Do this
Write out the seatbelt passage from "When this is" to "for all of us.", swapping "pregnant women" for "expectant mothers".

— Begin Given passage —

In fact, the research is based on male bodies with a form like the 50% percentile of the male U.S. population. Men of other shapes and women altogether have traditionally been left aside in the research leading to seatbelt design.

While it has been known since the 1970s that the traditional 3-point seatbelt can cause damage to fetuses, little work has been done to enhance seatbelt design. Test dummies based on children’s bodies were introduced in the 1980s, but it wasn’t until 1996 that pregnancy became a variable in this research. And even today, pregnant crash test dummies are not used in the government-mandated testing.

The case study at Gendered Innovations makes the following point.

For many women, particularly those who carry low, 3-point seatbelts ride up on the pregnant belly. In a crash, this increases force transmission to the abdomen by three- or four-fold relative to the force transmitted when the belt is worn below the uterus—with a corresponding increased risk of fetal injury

Gender-enhanced science in this case means that testing safety devices — seatbelts in particular — must take account of the variation in the bodies of men and women, including the effects of pregnancy.

When this is done, we see that one part of the population is disproportionately negatively affected. Awareness of this problem can prompt new research, new designs, and for someone even a new market opportunity. Furthermore, the development of seatbelts that avoid problems for pregnant women may in fact lead to designs that are directly better for all of us.

This is the heart of the argument for gender-enhanced science. Including factors related to gender improves the quality of our work as researchers. Using a methodology that limits studies to one sex or to one body shape takes the need to control variables too far. If our research is to enhance life quality in society, it must acknowledge a greater range of variation.

— End Given passage —
— Begin Listed entries —

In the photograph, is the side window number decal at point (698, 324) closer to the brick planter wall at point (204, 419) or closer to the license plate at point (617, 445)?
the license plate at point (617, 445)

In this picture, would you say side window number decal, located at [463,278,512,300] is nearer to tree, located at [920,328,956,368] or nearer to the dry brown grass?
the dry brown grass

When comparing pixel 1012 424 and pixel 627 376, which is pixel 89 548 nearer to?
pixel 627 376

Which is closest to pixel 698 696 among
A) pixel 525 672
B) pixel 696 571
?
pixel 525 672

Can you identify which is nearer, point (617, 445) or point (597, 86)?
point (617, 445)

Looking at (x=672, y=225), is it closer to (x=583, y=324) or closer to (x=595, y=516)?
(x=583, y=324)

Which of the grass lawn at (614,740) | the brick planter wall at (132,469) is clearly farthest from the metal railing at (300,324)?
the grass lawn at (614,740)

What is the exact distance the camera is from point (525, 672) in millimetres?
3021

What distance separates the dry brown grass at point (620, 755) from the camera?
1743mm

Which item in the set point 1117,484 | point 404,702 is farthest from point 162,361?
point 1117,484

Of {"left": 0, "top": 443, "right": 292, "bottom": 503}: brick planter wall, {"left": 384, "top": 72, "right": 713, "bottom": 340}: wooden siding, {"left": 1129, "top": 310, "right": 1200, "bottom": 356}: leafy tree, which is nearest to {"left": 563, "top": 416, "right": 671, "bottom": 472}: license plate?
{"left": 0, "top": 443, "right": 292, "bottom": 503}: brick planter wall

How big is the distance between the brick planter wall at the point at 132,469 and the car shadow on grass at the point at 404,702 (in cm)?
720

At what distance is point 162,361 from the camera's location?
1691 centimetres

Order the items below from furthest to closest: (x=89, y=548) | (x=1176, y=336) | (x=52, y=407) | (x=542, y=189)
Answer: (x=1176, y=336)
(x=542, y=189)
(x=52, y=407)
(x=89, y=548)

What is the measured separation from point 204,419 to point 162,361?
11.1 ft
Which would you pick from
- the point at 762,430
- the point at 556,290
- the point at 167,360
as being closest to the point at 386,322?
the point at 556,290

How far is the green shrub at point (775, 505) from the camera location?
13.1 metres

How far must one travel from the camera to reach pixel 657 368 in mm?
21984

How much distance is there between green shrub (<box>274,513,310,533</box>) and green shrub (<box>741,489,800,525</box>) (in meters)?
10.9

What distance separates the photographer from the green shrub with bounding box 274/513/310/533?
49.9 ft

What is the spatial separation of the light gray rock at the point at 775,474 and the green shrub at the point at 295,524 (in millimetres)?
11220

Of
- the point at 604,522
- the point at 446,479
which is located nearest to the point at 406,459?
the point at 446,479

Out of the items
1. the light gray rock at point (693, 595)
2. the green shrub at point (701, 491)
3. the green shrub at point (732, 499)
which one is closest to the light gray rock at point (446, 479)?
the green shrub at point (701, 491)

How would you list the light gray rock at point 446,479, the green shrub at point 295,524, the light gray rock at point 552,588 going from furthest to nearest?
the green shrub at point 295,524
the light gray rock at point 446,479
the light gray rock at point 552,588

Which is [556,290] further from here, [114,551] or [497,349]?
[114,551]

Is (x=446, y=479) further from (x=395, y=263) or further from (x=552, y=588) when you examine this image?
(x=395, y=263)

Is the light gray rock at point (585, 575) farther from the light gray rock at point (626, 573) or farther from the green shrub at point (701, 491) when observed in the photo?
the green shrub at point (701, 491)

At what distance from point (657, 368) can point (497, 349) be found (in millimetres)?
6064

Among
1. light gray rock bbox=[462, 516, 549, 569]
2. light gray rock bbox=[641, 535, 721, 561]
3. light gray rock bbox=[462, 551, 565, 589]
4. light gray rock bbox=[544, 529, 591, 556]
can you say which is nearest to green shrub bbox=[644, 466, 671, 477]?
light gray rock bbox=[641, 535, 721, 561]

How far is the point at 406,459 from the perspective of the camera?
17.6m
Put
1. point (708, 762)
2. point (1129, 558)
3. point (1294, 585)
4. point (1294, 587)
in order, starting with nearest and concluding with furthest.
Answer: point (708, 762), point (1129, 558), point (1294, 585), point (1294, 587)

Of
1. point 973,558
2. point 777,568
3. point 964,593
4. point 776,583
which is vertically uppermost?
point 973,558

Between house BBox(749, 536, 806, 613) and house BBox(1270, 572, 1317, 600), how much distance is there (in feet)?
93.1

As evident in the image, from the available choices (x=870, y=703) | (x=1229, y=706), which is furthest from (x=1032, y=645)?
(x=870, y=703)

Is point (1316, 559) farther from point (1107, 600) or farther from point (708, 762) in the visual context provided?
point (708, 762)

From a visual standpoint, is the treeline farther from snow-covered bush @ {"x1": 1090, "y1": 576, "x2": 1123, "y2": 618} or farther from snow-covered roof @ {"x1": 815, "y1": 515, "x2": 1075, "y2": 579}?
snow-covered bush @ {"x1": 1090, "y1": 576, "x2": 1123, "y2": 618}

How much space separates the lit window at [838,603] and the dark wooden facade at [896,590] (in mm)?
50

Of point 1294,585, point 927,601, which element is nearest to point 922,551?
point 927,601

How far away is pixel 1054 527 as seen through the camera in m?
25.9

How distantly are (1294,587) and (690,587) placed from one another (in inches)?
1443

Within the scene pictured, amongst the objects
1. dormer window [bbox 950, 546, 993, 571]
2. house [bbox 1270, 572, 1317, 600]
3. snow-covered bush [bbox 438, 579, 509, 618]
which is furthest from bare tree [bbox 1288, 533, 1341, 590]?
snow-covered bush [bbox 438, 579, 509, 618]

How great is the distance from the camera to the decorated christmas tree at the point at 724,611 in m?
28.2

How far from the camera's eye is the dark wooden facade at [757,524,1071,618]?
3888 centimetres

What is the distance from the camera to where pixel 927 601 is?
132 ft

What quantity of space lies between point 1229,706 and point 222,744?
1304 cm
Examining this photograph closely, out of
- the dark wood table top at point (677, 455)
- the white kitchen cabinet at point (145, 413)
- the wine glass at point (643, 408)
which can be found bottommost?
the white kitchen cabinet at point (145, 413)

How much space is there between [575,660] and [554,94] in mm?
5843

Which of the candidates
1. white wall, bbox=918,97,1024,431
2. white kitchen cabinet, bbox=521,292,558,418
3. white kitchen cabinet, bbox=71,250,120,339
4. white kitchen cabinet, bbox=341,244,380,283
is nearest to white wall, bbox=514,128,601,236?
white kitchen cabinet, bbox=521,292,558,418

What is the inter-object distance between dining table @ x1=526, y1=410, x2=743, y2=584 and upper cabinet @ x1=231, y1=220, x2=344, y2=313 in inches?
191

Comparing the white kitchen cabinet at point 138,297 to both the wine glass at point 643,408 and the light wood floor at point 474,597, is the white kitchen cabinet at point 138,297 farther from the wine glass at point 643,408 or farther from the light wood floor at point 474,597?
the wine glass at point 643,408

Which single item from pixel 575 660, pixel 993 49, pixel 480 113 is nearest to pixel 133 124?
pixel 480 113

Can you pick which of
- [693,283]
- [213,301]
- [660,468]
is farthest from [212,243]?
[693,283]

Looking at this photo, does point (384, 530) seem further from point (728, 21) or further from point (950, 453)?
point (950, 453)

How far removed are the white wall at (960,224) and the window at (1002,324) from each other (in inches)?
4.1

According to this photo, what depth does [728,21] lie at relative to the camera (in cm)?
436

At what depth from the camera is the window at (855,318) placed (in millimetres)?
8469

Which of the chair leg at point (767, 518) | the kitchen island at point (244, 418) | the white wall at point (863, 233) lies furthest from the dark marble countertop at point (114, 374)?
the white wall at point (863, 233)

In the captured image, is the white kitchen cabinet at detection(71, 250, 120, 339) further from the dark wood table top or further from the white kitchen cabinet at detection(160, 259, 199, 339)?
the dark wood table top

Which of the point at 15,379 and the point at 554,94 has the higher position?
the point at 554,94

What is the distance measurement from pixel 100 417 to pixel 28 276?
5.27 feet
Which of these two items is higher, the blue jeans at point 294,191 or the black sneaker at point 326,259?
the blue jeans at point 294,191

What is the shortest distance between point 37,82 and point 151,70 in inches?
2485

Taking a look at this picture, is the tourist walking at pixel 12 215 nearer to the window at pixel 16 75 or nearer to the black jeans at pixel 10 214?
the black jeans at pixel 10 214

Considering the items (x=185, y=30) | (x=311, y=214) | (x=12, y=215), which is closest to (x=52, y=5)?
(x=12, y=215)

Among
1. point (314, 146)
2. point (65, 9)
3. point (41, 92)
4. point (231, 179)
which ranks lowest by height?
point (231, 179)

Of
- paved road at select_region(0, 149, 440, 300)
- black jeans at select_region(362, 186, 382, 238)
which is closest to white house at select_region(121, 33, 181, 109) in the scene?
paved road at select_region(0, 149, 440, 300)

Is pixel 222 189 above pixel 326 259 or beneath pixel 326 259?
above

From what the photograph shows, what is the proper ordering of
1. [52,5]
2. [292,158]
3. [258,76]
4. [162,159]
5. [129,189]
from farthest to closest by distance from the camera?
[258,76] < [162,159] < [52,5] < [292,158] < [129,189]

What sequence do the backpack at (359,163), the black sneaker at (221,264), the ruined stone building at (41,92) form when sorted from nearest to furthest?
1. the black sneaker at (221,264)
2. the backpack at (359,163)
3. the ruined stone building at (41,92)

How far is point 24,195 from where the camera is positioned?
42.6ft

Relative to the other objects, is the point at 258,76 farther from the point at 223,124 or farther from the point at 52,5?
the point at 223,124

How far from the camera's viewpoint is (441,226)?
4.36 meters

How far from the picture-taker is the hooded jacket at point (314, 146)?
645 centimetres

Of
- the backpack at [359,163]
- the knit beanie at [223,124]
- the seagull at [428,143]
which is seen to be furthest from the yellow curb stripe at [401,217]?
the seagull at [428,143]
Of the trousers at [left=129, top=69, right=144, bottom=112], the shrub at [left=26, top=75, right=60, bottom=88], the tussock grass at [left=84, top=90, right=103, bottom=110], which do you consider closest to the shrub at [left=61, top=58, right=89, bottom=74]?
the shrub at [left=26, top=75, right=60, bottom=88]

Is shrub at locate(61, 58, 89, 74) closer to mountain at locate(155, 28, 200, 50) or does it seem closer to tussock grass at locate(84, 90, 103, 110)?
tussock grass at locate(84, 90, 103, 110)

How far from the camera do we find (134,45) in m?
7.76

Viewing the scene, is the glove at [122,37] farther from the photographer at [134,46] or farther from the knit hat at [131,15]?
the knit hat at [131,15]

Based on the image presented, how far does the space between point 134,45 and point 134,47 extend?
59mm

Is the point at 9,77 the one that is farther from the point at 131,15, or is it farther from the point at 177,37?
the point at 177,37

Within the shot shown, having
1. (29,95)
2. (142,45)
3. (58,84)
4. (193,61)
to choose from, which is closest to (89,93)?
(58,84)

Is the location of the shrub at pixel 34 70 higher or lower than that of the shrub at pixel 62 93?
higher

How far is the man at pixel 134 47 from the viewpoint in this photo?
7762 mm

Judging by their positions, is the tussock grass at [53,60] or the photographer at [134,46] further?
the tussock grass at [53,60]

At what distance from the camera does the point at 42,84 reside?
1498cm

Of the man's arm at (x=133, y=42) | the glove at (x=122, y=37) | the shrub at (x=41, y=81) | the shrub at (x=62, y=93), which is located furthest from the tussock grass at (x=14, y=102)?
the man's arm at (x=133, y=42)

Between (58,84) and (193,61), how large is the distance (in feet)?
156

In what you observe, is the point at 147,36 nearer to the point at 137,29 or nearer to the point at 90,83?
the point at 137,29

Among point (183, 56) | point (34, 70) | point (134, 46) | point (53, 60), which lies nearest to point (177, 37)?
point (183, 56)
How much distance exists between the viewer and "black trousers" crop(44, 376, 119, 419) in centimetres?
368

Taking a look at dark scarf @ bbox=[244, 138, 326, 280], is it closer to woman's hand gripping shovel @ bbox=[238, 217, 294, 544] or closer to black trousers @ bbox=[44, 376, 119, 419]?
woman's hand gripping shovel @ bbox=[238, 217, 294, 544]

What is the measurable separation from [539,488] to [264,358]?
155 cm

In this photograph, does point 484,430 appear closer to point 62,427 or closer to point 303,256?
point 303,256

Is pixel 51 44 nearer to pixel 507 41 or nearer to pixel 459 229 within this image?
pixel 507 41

— End Listed entries —

Output for this task
When this is done, we see that one part of the population is disproportionately negatively affected. Awareness of this problem can prompt new research, new designs, and for someone even a new market opportunity. Furthermore, the development of seatbelts that avoid problems for expectant mothers may in fact lead to designs that are directly better for all of us.